Post  Michele "1L" Keane on Thu Apr 19, 2012 1:18 pm

Ditto what Mark said.

Stop beating yourself up. I learned a few years ago (and a few years too late) that there is never a need to execute yourself after a race - it is what it is, and on that tough day, you did your best. Are there lessons to be learned - absolutely, shoot, I even think I didn't slow down enough in the first 5k and paid for it, but there are lessons to be learned after every race even if it was the most perfect of races. Dude, you ran and finished the Boston 'Freakin Marathon in some of the toughest conditions imaginable! Aileen is right, you beat last year's winner as he didn't even finish!!!! (I used to say the same thing about what I remember as a tough Boston in 1986 when I beat the women's favorite, Alison Roe, as I passed her when she was walking in the Newton hills). It is easy to be disappointed by Monday, but there is absolutely no need to be. You were only off what you wanted to run by 15 min - some people were off by 1.5 hrs or more!
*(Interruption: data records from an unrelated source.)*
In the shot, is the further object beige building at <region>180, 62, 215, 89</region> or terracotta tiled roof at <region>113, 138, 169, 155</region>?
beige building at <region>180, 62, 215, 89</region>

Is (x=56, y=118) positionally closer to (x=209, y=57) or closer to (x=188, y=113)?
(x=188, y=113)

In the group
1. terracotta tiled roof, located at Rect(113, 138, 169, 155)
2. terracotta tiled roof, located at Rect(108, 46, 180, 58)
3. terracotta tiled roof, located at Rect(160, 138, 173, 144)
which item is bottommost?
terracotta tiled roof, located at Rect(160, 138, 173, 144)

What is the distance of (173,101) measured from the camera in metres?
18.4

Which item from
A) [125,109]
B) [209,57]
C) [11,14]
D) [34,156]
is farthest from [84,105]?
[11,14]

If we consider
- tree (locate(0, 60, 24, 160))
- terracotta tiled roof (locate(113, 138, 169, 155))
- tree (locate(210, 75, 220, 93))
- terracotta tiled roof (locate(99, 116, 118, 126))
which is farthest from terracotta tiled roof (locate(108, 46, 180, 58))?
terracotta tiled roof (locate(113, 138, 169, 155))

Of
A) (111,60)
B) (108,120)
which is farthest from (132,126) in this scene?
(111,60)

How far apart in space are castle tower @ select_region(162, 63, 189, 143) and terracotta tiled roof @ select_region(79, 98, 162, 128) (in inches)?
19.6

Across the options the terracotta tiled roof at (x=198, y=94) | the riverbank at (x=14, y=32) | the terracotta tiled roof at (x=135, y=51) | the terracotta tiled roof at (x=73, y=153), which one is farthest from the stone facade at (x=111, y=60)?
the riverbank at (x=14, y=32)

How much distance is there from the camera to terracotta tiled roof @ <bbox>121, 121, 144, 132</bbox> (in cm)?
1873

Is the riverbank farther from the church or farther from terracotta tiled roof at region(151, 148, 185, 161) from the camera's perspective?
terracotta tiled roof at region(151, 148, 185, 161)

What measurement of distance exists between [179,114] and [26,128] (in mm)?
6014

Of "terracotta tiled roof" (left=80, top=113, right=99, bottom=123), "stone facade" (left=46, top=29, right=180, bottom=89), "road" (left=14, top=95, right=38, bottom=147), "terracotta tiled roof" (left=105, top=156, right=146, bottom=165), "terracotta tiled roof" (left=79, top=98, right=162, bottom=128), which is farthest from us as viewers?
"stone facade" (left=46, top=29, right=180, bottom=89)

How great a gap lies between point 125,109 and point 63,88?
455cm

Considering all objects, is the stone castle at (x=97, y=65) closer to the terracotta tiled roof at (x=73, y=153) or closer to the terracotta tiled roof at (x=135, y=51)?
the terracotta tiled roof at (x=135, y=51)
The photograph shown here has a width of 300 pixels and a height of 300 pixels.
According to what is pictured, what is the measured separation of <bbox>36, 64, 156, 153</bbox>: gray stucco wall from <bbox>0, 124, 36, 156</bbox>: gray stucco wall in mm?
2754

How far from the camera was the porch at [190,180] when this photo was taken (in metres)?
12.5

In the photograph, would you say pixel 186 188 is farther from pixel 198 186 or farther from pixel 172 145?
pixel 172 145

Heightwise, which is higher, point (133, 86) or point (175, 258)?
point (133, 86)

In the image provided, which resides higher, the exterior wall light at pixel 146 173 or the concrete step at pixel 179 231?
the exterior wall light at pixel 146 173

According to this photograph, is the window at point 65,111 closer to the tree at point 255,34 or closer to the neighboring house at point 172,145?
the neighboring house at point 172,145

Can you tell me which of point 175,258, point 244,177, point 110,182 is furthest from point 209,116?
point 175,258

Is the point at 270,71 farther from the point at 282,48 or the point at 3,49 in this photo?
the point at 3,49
I hope you give yourself the opportunity to run Boston again. It is a large race, the logistics are probably a bit more complicated coming from the left coast, but hey, I've run Big Sur - so no excuses there Wink . I can't guarantee that it won't be as hot as it was, but the odds are against it. I also hope that the "bad taste" goes away because I adore my hometown marathon, no matter what.

Rest up, recover, and take care of yourself, Mike. I expect more running an lots of races in the future as you are still a youngun.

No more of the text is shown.